**DOCUMENT SEGMENT:**
┄┄┄┄┄┄┄┄┄┄┄┄┄┄┄┄┄┄┄┄

String Operators & Functions - Interview Prep Notes

PostgreSQL has a rich set of string operators and functions for text manipulation. These are essential for data cleaning, formatting, and search queries.

Sample data

CREATE TABLE users (
  id         SERIAL PRIMARY KEY,
  first_name VARCHAR(50),
  last_name  VARCHAR(50),
  email      VARCHAR(100),
  city       VARCHAR(50),
  bio        TEXT
);

INSERT INTO users (first_name, last_name, email, city, bio)
VALUES
  ('John',   'Doe',     'JOHN.DOE@gmail.com',     '  New York  ', 'Full-stack developer with 5 years exp.'),
  ('jane',   'SMITH',   'jane.smith@Yahoo.COM',    'san francisco', 'Data scientist and ML engineer.'),
  ('Bob',    'Wilson',  'bob_wilson@outlook.com',  'Chicago',      'DevOps engineer. AWS certified.'),
  ('Alice',  'O''Brien', 'alice.ob@company.io',    'Los Angeles',  NULL),
  ('tom',    'lee',     'TOM.LEE@HOTMAIL.COM',     ' seattle ',    'Product manager at startup.');

String operators

Concatenation (`||`)

┄┄┄┄┄┄┄┄┄┄┄┄┄┄┄┄┄┄┄┄

**SOURCE MATERIAL:**
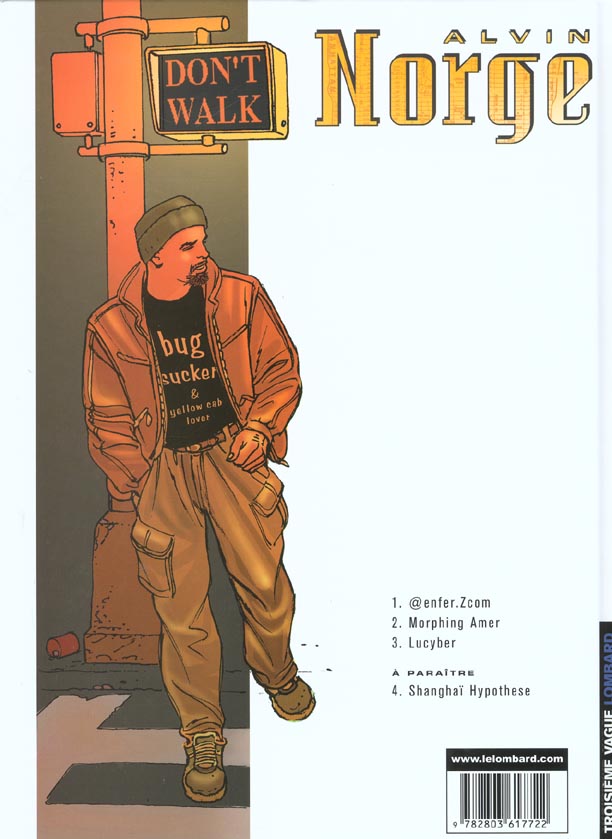 Alvin Norge Tome 3 ; lucyber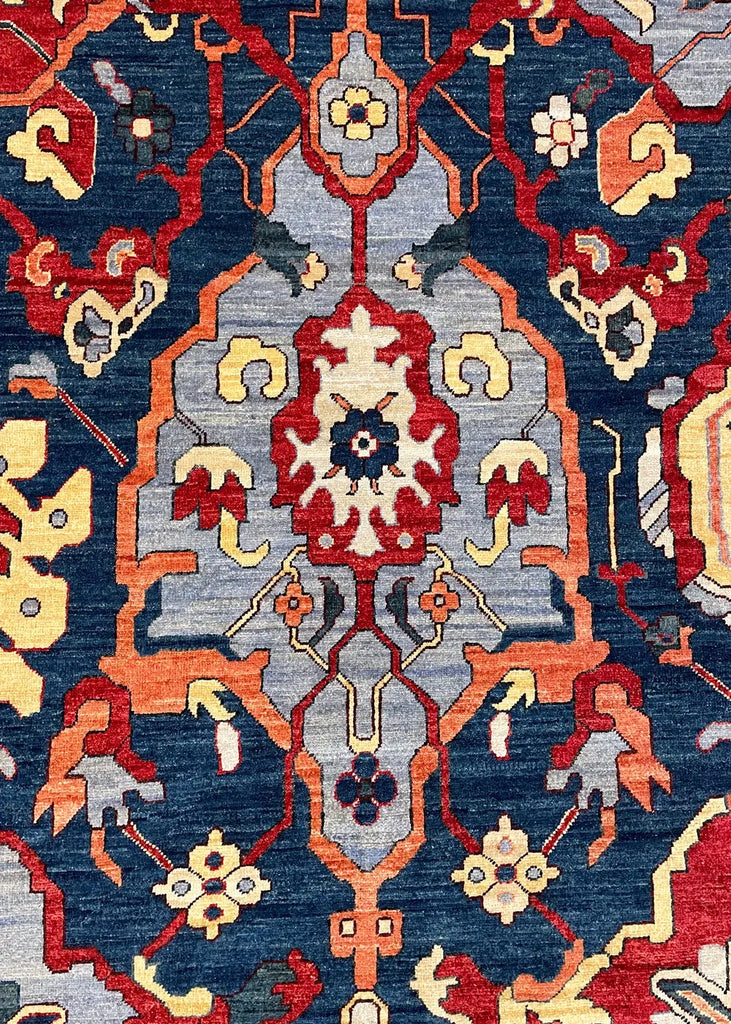 10'x13'9" Dragon Karabaugh (s) Hand Knotted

┄┄┄┄┄┄┄┄┄┄┄┄┄┄┄┄┄┄┄┄

**QUESTIONS:**
- A) According to the notes on PostgreSQL string operators, why do these operators and functions matter? Answer in one to three sentences.
- B) Reproduce the stretch of the PostgreSQL string notes from "CREATE TABLE users" through "email, city, bio)".

**SOLUTIONS BELOW:**
- A) PostgreSQL's string operators and functions are essential for data cleaning, formatting, and search queries. They give PostgreSQL a rich set of tools for text manipulation.

- B)
CREATE TABLE users (
  id         SERIAL PRIMARY KEY,
  first_name VARCHAR(50),
  last_name  VARCHAR(50),
  email      VARCHAR(100),
  city       VARCHAR(50),
  bio        TEXT
);

INSERT INTO users (first_name, last_name, email, city, bio)